RCEM: emergency care metrics are crucial for improving patient safety and experience
The latest Hospital Episodic Statistics (HES): Hospital Accident and Emergency Activity 2020-21 published today by NHS Digital and NHS England show that attendance rates in the most deprived areas of England were almost double the attendance rates in the least deprived areas.
The data show in 2020-21 in the most deprived areas of England there were 39,161 attendances per 100,000, while in the least deprived areas this figure is almost halved to 20,784.
Dr Katherine Henderson, President of the Royal College of Emergency Medicine, said:
“The pandemic has highlighted the scale of health inequalities across the country. The data show that those from the most deprived area are almost twice as likely to visit their Emergency Department than those from the least deprived area. We welcome NHS England’s willingness to engage on the issue and address health inequalities, but we must see real action taken. We also look forward to the formation of the Office for Health Improvement and Disparities (OHID) and would welcome the opportunity to input into their agenda.
“The health inequalities are clear and tackling them will be a serious challenge. On a fundamental level, if the government is serious about levelling up and tackling these inequalities, the first steps must be to fund and support local authorities and Integrated Care Systems and invest in preventative health. The scale of health inequalities means tackling homelessness; immigrant health; domestic violence; and youth violence. While supporting those with; mental health illnesses; learning disabilities; and both drug and alcohol addiction.”

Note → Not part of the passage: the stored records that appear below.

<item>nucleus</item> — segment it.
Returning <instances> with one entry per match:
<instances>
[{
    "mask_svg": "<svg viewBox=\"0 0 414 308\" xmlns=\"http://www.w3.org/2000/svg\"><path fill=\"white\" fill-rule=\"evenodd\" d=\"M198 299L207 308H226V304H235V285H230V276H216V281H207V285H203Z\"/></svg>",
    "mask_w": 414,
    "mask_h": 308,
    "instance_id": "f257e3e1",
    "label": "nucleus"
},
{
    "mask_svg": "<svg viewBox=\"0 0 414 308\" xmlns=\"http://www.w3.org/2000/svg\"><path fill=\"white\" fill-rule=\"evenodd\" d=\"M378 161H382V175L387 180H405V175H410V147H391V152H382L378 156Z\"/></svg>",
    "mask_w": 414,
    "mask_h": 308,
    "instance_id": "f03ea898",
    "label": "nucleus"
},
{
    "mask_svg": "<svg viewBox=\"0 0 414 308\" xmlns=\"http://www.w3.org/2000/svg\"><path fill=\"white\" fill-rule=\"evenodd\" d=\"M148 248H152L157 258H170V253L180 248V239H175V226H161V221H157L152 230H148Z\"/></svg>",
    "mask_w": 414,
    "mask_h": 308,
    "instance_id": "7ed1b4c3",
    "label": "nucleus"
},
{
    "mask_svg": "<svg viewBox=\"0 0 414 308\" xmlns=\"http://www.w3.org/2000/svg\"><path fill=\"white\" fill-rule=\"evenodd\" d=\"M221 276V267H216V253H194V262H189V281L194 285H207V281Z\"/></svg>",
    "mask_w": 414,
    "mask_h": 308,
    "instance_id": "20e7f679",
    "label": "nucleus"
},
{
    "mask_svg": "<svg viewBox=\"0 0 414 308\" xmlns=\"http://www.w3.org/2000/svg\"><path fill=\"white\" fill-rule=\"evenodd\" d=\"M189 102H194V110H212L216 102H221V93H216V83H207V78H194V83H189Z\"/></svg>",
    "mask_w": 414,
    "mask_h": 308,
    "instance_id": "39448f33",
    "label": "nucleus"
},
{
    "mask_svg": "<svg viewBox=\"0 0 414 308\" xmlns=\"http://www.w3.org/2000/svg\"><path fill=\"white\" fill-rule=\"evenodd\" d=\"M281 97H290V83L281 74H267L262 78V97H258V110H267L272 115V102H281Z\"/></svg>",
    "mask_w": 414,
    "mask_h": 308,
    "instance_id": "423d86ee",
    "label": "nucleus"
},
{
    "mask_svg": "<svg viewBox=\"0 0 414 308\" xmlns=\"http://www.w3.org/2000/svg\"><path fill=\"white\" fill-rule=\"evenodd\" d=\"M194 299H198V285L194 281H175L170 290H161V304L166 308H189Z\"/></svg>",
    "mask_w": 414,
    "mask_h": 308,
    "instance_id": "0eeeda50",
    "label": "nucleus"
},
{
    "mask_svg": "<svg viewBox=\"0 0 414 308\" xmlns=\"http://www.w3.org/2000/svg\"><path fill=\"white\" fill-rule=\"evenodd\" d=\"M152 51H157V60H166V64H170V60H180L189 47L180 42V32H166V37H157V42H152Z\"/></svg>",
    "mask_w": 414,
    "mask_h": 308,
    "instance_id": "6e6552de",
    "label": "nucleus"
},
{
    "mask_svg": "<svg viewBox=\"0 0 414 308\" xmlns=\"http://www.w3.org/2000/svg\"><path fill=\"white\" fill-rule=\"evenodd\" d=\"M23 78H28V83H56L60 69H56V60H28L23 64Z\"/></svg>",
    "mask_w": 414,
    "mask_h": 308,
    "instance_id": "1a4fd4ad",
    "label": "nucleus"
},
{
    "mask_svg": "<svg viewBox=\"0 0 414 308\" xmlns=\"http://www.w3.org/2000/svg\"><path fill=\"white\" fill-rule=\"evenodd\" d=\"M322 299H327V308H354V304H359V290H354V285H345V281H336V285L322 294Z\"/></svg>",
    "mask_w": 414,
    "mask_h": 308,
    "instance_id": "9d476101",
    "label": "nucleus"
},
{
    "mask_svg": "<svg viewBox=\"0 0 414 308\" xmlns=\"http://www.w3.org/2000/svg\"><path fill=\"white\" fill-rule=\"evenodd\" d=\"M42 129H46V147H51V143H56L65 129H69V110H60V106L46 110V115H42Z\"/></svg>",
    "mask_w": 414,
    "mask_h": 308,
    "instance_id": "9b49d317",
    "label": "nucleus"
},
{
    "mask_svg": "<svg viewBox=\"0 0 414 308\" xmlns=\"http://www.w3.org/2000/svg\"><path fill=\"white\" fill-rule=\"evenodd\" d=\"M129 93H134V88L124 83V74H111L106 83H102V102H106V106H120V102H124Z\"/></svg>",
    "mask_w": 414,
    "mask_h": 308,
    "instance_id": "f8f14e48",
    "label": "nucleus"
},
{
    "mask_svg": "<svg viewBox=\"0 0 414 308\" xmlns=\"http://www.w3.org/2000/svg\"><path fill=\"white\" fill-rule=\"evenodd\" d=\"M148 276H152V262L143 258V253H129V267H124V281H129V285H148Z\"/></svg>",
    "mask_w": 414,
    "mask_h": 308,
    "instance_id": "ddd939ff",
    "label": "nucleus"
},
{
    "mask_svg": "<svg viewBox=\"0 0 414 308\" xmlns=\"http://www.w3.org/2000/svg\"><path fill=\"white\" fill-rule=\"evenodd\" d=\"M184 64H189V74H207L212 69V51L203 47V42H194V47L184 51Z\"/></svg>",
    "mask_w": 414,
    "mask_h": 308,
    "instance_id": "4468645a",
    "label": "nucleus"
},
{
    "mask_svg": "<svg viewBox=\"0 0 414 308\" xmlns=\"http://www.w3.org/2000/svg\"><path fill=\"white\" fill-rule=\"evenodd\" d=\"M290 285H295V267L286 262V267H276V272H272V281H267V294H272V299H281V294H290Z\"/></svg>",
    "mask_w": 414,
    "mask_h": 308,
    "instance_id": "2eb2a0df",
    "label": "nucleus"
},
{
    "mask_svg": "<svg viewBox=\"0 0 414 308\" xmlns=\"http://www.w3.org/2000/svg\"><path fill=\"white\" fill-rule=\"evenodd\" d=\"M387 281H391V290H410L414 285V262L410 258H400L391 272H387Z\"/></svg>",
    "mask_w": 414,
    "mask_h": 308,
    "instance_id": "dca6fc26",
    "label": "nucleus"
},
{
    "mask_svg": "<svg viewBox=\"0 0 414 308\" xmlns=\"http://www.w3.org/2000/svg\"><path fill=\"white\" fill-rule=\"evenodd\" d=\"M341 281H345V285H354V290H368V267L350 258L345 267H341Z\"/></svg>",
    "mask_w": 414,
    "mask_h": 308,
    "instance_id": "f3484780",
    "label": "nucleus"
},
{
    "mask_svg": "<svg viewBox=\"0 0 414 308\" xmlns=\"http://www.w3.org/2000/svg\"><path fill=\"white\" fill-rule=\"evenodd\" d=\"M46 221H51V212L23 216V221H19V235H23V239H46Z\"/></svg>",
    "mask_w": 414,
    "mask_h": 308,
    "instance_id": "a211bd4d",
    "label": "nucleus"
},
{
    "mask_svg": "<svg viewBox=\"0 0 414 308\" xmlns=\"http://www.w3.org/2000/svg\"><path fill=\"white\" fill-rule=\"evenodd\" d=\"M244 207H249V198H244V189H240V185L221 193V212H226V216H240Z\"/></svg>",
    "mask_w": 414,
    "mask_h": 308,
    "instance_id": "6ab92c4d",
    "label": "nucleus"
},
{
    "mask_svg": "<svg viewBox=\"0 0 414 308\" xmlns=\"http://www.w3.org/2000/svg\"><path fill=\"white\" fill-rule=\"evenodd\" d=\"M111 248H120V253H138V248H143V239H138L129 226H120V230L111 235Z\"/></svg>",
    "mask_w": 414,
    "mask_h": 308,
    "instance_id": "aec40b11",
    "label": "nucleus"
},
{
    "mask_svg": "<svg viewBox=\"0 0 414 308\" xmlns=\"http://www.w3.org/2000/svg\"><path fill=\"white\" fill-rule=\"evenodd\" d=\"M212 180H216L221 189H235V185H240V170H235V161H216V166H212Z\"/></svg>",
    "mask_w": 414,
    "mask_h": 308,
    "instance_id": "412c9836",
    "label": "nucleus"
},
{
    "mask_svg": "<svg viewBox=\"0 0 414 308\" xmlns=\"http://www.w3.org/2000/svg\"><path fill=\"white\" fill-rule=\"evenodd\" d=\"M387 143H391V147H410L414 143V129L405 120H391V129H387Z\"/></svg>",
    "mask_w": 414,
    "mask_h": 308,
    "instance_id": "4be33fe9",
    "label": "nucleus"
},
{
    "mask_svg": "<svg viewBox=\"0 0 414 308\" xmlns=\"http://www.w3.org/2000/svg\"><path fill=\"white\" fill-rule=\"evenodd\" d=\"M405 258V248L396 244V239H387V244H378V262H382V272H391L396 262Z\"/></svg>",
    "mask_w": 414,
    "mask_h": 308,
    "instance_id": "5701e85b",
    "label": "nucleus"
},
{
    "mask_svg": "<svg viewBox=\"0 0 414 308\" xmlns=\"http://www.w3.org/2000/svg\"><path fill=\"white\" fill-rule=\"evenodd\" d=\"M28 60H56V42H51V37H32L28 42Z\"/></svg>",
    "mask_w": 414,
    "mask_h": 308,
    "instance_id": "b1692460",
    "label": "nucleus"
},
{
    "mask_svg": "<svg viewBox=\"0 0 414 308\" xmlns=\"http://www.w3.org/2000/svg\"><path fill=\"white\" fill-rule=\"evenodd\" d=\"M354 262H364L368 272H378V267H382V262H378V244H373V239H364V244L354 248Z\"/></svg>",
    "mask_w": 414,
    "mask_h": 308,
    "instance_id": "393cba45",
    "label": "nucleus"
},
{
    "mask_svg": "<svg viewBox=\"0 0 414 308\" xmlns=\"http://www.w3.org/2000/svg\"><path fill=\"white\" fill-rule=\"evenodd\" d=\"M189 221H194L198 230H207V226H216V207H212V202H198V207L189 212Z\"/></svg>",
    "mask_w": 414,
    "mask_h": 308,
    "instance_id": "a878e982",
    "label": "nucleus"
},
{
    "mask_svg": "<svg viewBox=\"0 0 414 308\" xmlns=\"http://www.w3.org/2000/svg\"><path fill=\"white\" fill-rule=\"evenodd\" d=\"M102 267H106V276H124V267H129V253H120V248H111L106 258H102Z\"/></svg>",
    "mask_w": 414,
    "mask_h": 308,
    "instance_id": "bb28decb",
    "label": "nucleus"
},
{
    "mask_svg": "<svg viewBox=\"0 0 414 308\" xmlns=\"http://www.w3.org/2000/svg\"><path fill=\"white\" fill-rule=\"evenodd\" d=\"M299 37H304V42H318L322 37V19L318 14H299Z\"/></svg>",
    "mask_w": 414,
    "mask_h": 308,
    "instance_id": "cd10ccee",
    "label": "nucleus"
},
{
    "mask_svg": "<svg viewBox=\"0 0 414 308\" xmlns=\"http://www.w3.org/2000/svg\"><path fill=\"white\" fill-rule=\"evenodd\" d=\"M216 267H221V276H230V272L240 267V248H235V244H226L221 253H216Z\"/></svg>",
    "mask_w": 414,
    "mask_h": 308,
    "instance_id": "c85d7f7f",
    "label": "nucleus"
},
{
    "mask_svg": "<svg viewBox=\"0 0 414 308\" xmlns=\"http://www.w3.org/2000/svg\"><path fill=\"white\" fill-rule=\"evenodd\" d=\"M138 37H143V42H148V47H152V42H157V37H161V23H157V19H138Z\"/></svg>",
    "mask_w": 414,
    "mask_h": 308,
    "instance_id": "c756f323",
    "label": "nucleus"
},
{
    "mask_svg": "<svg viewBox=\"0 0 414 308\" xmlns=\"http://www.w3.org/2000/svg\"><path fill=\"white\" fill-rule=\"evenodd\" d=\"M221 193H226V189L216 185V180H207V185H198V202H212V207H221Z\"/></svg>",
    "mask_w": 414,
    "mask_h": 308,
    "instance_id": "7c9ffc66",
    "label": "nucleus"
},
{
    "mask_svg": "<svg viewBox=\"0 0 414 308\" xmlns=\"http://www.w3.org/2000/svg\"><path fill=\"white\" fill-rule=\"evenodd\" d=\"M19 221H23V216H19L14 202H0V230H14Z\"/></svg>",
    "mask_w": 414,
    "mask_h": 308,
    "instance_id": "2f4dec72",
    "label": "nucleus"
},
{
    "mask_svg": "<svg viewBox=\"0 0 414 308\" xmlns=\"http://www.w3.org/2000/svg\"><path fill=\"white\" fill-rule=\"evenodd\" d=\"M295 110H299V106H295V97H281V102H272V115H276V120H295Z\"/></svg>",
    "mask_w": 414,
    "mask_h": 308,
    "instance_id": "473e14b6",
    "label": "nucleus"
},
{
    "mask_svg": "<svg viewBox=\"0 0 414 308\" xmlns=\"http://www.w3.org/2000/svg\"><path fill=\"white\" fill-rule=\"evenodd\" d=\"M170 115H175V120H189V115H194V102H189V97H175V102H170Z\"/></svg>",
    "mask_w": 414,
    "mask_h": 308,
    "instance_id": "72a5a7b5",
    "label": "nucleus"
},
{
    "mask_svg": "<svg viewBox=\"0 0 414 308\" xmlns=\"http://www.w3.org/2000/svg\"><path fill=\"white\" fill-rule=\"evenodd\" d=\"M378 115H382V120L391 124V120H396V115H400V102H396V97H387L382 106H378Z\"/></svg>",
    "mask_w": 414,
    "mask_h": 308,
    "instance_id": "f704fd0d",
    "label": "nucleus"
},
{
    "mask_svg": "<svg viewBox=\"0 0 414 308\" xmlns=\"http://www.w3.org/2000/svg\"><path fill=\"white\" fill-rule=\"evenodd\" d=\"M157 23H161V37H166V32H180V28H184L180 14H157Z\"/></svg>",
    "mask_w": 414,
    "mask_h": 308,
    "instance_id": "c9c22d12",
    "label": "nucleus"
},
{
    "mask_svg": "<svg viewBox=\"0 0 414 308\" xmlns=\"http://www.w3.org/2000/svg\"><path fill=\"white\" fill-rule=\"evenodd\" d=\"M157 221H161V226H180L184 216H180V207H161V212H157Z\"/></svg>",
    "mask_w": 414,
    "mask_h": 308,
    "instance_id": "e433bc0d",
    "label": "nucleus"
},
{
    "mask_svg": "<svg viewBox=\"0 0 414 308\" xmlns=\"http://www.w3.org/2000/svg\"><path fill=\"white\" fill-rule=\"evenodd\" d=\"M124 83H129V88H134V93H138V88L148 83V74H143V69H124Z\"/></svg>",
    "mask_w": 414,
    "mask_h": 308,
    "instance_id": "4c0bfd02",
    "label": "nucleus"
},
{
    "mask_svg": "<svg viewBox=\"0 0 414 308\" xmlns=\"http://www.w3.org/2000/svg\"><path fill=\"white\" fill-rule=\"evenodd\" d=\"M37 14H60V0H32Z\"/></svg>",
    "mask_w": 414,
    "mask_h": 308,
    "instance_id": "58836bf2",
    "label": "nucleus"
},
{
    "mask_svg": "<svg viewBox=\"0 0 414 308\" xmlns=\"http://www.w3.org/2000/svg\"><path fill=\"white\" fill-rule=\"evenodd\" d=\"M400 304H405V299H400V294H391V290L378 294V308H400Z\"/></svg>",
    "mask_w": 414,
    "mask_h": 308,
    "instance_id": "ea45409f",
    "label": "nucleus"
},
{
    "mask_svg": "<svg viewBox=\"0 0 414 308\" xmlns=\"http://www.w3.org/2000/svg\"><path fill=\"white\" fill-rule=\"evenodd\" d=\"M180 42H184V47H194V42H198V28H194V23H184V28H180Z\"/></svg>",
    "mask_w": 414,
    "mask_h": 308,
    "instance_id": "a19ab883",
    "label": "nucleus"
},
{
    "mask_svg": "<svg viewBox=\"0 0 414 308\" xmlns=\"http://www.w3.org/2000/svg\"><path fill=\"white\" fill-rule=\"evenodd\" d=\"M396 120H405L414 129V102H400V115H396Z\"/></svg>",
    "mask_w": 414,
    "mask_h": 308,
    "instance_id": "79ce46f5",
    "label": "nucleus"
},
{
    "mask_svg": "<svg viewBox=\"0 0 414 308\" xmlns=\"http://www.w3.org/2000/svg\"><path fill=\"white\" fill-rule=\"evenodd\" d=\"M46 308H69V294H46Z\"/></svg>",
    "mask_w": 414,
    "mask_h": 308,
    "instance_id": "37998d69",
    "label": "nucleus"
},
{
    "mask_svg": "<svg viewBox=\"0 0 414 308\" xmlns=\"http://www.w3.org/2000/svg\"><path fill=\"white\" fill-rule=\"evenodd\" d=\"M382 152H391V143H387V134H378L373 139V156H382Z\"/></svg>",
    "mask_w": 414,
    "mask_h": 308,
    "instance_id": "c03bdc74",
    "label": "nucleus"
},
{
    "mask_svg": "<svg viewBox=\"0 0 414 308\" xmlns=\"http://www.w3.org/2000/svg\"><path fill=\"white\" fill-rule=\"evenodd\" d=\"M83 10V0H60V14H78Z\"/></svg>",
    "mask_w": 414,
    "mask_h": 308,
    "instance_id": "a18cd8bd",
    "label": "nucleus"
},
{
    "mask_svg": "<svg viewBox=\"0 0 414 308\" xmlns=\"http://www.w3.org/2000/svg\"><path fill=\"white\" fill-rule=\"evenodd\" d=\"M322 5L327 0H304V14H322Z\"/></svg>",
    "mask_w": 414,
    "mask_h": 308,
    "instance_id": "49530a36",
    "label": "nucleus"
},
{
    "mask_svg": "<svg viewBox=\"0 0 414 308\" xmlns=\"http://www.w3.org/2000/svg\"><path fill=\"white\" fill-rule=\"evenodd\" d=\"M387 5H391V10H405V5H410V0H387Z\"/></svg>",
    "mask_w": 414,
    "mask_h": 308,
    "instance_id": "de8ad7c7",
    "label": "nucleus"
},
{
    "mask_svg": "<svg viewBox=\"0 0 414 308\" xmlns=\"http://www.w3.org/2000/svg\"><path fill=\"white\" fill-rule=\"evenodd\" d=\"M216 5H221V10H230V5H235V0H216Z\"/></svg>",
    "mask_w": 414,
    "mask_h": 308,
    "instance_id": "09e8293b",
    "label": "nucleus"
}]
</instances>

There were also 1.39 million reattendances in 2020/21 which is equal to 10.4% of all unplanned attendances. This is the highest figure on record and up 1.7 percentage points when compared to the previous year 2019/20.
Dr Henderson continued:
“It is also deeply concerning that one in ten patients reattended the Emergency Department (ED), it is vital that patients have the appropriate information and support available to manage their condition following their visit to the ED. We need better data on this issue to understand what is driving people to reattend.”
In 2020/21 302,784 patients stayed in an Emergency Department for 12-hours or more from time of arrival, this is 21 times higher than the 12-hour figure from decision to admit, which is 14,150.
Dr Henderson continued:
“Utilising the right metrics in Emergency Departments is crucial to improving patient safety. It is vital that we measure health equalities, reattendances, and 12-hour stays from time of arrival across the country. Analysing these metrics will help us, NHS England and the government to take effective action to support the patients, communities and areas that need it most. That means fewer reattendances, closing the gap on health inequalities, reducing long stays, and improving the patient experience.
“This data paints a very real picture of the state of health and the state of healthcare in this country. We welcome the engagement of NHS England and the government’s agenda on these matters, but we must now see the tangible actions taken to tackle these issues.”